**Work task**
According to the text on stem implementations, in which two languages was the initial stem code first written?

All functions take the same interface–a list of numbers separated by spaces or newlines that’s presented to the function on stdin.

Other stem implementations

The initial stem code was difficult to get right in awk so it was initially implemented in C and Python:

C

#include <stdio.h>
#include <math.h>
#include <limits.h> /* INT_MAX */
#include <stdlib.h> /* abs */

static int imin2(int x, int y)
{
    return (x < y) ? x : y;
}

static int imax2(int x, int y)
{
    return (x < y) ? y : x;
}


static void stem_print(int close, int dist, int ndigits)
{
    if((close/10 == 0) && (dist < 0))
	printf("  %*s | ", ndigits, "-0");
    else
        printf("  %*d | ", ndigits, close/10);
}

static int cmp(const void* a, const void* b) {
   return((*(double*)a) == (*(double*)b) ? 0 : ((*(double*)a) < (*(double*)b) ? -1 : 1));
}

static int
stem_leaf(double *x, int n, double scale, int width, double atom)

**Data to examine**
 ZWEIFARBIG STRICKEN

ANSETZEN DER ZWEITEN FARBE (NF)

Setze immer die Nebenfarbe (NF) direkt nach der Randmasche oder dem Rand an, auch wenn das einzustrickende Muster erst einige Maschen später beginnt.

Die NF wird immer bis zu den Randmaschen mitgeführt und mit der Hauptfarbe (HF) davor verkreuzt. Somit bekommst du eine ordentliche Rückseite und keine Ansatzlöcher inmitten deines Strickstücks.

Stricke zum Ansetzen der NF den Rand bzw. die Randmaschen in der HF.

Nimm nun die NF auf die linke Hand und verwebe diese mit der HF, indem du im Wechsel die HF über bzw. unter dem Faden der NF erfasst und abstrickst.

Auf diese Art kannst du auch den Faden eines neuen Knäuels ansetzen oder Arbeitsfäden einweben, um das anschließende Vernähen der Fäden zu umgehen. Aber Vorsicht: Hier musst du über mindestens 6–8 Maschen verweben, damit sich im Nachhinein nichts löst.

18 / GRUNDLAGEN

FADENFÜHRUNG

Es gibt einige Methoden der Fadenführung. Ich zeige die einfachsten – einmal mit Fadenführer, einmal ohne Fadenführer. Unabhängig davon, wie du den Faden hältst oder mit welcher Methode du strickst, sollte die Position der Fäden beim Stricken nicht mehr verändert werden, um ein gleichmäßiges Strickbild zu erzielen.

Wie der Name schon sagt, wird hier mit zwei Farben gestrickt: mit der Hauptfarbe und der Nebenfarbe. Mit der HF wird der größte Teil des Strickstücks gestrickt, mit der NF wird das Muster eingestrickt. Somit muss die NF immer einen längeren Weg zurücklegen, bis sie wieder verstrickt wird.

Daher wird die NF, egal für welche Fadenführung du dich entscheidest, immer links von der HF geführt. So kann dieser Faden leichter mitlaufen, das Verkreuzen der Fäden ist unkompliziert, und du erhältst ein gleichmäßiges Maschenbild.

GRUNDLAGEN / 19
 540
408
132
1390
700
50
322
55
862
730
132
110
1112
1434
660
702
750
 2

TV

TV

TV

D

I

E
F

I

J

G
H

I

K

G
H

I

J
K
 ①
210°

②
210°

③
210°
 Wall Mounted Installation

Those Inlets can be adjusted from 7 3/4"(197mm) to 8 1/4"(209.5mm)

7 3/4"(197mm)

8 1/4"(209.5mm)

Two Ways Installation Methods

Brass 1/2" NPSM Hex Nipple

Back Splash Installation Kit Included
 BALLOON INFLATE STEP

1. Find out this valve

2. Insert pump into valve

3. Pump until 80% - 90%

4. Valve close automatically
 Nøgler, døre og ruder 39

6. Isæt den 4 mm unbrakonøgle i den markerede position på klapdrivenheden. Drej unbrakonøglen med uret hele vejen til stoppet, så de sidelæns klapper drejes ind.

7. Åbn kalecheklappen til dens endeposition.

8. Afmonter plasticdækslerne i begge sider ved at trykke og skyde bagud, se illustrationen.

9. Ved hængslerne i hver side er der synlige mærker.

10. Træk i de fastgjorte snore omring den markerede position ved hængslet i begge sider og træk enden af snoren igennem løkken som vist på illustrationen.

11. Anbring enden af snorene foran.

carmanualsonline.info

**Solution to this task**
C and Python.